The "heroes" mumbo-jumbo should have stopped before now, but lionizing such people seems to have gone beyond the super men who raced up the stairs in those buildings as everyone else ran down. The lauding has gone so far that it now encompasses the schmucks, turds and rejects who clutter up what are otherwise decent professions, until those who are undeserving start to believe they are somehow worthy of the glory, the praise, the attention. (It's also gone so far that a disproportionate amount of the money raised is earmarked for the families of the few hundred emergency personnel, to the disregard of the thousands of other victims and their families.)

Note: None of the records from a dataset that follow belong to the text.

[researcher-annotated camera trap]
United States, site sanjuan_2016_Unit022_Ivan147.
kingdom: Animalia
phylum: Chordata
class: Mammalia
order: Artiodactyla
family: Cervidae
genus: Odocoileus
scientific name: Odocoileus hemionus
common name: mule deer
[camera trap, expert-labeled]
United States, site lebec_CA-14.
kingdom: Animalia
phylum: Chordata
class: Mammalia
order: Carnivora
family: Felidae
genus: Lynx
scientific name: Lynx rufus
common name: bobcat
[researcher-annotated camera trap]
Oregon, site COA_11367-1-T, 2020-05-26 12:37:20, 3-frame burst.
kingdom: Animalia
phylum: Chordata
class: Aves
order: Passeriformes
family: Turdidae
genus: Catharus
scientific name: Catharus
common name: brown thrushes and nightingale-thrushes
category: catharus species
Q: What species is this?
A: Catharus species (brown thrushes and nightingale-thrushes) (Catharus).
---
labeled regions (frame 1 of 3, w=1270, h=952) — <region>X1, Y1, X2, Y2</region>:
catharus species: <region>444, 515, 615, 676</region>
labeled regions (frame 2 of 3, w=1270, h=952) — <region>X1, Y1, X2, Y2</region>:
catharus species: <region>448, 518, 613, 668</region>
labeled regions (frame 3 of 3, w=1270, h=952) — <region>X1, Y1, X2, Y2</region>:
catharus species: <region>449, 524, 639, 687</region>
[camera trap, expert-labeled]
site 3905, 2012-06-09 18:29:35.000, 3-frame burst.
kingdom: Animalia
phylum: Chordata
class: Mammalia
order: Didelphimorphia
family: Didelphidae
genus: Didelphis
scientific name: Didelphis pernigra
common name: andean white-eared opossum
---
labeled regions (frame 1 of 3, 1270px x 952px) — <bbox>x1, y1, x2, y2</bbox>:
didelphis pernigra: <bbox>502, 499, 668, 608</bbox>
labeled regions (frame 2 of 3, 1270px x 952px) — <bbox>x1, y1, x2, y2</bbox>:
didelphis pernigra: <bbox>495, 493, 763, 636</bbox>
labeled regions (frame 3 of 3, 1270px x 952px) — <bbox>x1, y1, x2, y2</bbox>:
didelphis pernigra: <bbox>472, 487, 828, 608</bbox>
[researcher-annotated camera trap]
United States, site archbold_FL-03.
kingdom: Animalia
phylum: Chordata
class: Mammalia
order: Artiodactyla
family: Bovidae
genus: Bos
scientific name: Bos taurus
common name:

Why would these people "boo" Senator Clinton? Not all did, by any report, but those who did are probably a part of the large number of the cops and firemen in this town are politically conservative, from undiverse neighborhoods, not educated much above high school, and as small-town as you can get and still be from New York City. They are, then, the very types who resent efforts made by forward-thinking, worldly politicians, which how Senator Clinton could be described.
People distrust her, and her husband; or rather, the Clintons tend to bring out anti-intellectualism. It's an ugly American past-time, hating the smart. It's everywhere, pervasive in all media, in the schools, in the workplaces, in the newspapers. The Clintons are big, fat targets, too good to resist by people who feel their anti-intellectual tendencies are supported and approved of by others. They feel authorized to criticize the wonks, the policy geeks, the professional bookworms. Unless you sound unassumingly dull, or like country hick, Americans tend to dislike you. If you know what you're talking about, and you're confident, people think you're lying. Hell, even if you're slightly above averagejust smarter than 51 percent of the populationthat 51 percent tends to distrust you. In much the same way, it's always the idiots and morons who are the biggest conspiracy freaks: they're so dumb they think smart people are just making everything up, too, and so they'll pay heed to the first intelligible lie that comes along.